Even more significantly, parliament will be asked to approve a new forum bar, allowing the courts to block extradition if they decide that it would be in the interests of justice for defendants to be tried in the UK instead.

"This will mean that where prosecution is possible in both the UK and in another state, the British courts will be able to bar prosecution overseas, if they believe it is in the interests of justice to do so," May said.

What's meant by that is not clear. It would be possible, for example, to try McKinnon in the UK — but only if the US government were willing to send witnesses to an English court who could give evidence about security systems in the Pentagon, which must be highly unlikely.

The government review headed by Sir Scott Baker was told by the specialist extradition judges in London that there was not a single case decided under the 2003 Act in which it would have been in the interests of justice to have tried in the UK, rather than in the requesting territory.

Many of the recent cases involving extradition to the US were ones that the Crown Prosecution Service was simply not interested in taking up. If the only test is whether a prosecution is "possible", some defendants will escape both extradition and prosecution.

What we do know is that the government is not going to implement the forum bar provided by the Police and Justice Act 2006, which has never been brought into force. The Scott Baker review said the major disadvantage of introducing that forum bar was that it would create delay and had the potential to generate satellite litigation.

"This would slow down the extradition process, add to the cost of proceedings and provide no corresponding benefit," the review added.

Without seeing the government's proposals, it is difficult to see how May's new forum bar "will be carefully designed to minimise delays". The most that can be said is that giving these powers to the courts would avoid lengthy challenges in the courts to decisions by the home secretary.

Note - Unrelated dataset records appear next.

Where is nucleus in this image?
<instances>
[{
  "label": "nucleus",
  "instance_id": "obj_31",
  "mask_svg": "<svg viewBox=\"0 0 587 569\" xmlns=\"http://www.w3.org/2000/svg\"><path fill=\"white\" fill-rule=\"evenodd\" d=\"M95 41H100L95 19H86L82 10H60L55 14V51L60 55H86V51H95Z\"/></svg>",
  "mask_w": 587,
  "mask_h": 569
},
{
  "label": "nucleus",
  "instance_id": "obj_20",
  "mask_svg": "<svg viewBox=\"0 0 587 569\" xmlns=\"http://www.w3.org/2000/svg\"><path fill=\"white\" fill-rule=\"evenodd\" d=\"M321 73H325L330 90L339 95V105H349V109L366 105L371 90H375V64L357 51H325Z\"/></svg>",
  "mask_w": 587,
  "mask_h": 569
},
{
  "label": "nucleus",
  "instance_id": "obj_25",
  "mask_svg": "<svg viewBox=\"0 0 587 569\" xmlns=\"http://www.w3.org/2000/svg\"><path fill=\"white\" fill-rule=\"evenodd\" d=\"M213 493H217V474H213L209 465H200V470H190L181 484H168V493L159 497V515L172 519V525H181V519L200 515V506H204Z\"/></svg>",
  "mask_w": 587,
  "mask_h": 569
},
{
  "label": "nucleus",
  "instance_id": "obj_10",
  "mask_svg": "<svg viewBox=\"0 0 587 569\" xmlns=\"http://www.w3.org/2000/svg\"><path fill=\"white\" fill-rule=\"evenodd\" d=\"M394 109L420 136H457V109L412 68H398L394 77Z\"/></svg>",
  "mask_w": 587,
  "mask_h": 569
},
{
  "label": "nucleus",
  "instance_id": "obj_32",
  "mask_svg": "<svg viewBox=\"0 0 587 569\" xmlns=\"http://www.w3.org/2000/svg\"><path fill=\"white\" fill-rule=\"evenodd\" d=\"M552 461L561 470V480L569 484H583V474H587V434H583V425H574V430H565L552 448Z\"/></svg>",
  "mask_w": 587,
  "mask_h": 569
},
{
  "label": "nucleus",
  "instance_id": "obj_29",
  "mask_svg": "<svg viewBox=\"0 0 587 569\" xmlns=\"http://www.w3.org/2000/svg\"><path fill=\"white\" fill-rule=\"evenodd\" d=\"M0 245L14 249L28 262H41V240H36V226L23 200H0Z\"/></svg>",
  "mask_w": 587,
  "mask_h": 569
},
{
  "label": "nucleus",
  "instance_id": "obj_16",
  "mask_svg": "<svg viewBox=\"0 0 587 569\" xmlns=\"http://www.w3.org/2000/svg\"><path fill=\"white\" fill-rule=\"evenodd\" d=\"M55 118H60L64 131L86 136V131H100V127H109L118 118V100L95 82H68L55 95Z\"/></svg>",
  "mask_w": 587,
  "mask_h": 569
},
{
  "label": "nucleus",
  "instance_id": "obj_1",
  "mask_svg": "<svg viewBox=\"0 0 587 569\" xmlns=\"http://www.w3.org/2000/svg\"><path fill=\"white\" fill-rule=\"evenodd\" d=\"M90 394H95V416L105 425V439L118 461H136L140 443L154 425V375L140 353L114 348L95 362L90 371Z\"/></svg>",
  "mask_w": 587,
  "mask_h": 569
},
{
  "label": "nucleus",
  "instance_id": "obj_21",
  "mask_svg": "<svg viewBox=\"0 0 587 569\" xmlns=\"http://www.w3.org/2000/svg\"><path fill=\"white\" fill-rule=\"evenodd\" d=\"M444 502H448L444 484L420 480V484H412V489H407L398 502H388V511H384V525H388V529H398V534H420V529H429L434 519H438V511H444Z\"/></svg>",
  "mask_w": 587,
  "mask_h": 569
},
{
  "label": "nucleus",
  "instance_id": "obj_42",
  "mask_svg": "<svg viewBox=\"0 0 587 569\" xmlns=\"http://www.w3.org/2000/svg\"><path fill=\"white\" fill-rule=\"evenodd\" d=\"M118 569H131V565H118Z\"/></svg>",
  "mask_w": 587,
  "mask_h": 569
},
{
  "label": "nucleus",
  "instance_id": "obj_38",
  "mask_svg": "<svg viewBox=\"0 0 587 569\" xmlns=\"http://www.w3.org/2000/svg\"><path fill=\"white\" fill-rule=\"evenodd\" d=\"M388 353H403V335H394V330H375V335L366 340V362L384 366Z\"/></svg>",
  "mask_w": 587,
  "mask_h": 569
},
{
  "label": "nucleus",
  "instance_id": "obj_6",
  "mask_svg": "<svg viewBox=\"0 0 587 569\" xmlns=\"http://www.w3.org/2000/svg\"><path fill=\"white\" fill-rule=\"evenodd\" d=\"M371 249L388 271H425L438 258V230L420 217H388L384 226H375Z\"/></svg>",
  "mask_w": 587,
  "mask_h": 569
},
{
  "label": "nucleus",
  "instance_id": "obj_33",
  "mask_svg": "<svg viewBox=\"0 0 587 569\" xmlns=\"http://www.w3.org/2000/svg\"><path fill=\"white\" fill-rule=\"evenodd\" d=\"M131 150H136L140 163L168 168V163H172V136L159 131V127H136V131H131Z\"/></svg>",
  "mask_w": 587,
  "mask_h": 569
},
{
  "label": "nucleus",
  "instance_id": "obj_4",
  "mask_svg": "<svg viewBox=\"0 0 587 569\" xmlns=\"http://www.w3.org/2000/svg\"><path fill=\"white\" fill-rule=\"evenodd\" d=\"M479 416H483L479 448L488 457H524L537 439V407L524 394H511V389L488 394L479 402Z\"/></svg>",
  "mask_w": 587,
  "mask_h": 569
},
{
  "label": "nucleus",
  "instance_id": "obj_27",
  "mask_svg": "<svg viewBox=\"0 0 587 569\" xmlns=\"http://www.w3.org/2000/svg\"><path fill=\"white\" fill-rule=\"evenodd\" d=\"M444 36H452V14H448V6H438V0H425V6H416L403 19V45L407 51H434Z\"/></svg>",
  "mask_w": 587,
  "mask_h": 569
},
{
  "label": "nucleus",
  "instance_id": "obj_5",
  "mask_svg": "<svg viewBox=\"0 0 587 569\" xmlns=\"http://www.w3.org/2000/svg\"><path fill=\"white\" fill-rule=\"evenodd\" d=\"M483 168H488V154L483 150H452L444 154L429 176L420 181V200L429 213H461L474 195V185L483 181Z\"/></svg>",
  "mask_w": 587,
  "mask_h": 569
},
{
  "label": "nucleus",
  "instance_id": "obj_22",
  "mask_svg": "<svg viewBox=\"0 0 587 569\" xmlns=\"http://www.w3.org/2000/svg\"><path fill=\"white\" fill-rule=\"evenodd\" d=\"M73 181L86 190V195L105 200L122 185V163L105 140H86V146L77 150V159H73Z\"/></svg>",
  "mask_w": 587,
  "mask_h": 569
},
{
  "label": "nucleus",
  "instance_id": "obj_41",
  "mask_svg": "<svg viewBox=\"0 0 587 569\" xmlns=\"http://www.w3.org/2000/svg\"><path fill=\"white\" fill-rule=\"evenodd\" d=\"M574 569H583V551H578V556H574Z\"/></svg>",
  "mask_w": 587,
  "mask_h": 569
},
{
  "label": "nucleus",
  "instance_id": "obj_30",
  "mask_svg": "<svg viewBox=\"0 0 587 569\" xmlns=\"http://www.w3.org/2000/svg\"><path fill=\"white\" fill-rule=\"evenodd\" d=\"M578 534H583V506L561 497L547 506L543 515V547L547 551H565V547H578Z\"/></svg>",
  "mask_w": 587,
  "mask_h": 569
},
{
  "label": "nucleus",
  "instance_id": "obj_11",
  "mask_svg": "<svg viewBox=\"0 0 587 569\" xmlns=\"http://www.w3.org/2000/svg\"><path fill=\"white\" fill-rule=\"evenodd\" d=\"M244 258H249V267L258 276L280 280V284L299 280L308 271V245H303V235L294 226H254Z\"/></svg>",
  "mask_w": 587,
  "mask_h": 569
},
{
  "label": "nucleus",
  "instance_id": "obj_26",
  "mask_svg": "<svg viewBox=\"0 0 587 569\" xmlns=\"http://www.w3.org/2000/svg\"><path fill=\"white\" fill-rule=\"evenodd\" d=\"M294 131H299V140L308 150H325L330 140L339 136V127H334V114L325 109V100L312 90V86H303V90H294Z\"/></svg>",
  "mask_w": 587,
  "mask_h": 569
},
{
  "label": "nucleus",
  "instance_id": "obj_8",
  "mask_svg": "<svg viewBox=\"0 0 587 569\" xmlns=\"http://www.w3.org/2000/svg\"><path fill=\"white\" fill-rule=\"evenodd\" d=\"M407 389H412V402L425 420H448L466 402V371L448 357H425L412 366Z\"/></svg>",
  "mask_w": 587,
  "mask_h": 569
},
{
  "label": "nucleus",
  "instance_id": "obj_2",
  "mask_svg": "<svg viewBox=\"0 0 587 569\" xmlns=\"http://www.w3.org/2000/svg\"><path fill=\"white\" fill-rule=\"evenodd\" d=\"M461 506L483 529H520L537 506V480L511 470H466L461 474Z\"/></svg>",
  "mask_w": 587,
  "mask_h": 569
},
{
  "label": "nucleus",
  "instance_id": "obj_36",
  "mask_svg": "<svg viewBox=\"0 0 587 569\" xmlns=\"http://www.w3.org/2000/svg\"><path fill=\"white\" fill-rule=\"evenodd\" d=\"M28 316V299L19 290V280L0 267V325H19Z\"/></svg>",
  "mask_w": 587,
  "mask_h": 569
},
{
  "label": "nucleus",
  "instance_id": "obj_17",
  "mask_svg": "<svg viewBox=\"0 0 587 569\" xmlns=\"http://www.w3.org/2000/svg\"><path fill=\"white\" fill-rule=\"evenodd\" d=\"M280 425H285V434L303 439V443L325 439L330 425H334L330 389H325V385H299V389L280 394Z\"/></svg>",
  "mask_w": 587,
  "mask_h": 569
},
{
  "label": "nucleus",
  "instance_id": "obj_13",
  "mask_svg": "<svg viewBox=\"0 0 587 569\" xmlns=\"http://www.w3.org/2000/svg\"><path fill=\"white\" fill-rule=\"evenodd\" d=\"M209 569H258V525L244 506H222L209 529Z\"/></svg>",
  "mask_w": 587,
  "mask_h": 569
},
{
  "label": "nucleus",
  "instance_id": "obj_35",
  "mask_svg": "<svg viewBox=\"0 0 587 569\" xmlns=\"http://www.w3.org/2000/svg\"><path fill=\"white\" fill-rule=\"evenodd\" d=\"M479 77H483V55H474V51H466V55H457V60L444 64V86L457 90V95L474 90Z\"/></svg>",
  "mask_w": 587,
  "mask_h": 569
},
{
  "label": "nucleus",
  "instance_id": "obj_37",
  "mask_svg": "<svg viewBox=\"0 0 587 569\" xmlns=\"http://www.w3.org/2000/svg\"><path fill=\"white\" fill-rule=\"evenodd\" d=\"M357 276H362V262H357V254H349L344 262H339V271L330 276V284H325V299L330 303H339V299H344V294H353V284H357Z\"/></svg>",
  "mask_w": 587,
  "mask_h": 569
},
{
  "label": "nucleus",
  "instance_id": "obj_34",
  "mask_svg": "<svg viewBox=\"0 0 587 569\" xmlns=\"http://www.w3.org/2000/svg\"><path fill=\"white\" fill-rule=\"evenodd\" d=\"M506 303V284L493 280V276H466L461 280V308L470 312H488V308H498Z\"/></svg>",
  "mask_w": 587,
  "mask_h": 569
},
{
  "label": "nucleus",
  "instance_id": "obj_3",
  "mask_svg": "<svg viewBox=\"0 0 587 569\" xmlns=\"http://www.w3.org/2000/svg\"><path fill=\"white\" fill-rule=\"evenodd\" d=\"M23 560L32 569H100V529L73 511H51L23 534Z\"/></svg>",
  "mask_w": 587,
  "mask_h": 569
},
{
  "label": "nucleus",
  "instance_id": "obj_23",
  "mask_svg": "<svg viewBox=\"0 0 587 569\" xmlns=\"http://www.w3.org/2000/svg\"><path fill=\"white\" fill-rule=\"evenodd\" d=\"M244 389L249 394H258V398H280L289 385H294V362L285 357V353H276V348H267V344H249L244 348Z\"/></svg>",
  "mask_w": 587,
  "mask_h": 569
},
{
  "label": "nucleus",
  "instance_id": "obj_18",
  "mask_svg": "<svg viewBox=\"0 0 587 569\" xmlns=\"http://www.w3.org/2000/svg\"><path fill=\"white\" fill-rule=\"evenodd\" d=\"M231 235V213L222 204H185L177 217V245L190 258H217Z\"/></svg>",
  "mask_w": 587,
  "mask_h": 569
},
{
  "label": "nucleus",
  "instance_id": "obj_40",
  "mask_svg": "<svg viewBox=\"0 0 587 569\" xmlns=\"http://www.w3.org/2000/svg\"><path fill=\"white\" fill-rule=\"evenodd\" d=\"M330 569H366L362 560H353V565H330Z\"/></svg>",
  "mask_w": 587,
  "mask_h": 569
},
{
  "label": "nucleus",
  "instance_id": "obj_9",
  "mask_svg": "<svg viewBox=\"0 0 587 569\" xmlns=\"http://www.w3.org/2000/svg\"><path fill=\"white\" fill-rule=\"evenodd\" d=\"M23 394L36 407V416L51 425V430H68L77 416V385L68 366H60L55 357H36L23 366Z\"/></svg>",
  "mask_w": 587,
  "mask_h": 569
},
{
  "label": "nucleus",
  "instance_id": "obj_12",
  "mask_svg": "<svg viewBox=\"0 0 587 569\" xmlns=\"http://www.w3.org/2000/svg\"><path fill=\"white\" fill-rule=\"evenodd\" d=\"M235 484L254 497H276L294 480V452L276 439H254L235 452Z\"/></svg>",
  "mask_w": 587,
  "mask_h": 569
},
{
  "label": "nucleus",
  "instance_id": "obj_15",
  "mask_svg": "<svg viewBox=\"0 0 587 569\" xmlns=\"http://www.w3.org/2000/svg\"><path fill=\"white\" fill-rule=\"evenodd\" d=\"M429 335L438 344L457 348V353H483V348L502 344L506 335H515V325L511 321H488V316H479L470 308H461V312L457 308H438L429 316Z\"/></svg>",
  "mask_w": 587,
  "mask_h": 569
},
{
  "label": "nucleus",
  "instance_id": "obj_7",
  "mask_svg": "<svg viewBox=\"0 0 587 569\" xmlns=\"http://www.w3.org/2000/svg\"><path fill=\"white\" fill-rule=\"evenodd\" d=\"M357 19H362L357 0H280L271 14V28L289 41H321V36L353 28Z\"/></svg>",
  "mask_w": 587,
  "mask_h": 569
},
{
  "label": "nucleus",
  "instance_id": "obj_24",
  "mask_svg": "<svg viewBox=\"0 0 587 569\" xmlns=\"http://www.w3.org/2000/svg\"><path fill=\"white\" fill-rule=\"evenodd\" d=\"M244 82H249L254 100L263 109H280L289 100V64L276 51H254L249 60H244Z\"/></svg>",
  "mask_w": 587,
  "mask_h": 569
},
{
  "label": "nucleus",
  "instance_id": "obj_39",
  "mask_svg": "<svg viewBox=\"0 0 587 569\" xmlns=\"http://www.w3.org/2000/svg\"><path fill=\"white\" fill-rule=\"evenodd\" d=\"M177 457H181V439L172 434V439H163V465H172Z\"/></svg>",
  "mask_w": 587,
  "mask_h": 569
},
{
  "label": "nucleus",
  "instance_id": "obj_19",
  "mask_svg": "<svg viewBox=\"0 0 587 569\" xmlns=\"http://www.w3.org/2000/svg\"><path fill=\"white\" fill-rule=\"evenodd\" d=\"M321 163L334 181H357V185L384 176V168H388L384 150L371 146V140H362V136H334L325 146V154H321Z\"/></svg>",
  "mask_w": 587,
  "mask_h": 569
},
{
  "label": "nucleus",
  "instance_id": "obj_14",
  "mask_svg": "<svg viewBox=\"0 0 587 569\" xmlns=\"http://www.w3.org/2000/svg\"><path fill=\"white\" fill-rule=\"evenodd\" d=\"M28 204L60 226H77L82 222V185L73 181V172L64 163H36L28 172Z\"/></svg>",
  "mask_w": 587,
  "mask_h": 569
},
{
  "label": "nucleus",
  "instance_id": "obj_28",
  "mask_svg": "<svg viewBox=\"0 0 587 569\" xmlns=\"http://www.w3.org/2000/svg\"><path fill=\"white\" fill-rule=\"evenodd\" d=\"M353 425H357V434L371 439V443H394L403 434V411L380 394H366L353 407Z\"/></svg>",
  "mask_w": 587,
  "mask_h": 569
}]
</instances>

The government's concern will be to satisfy its critics while causing as little damage as possible to relations with the United States. It's possible to imagine a forum bar that would be inconsistent with the US-UK extradition treaty.

Fortunately for May, though, the English courts moved quickly in permitting the extradition of Abu Hamza and his fellow suspects this month. If the US get to try the five terrorist suspects and we get to keep a man who says he was searching for UFOs, perhaps honour will be satisfied.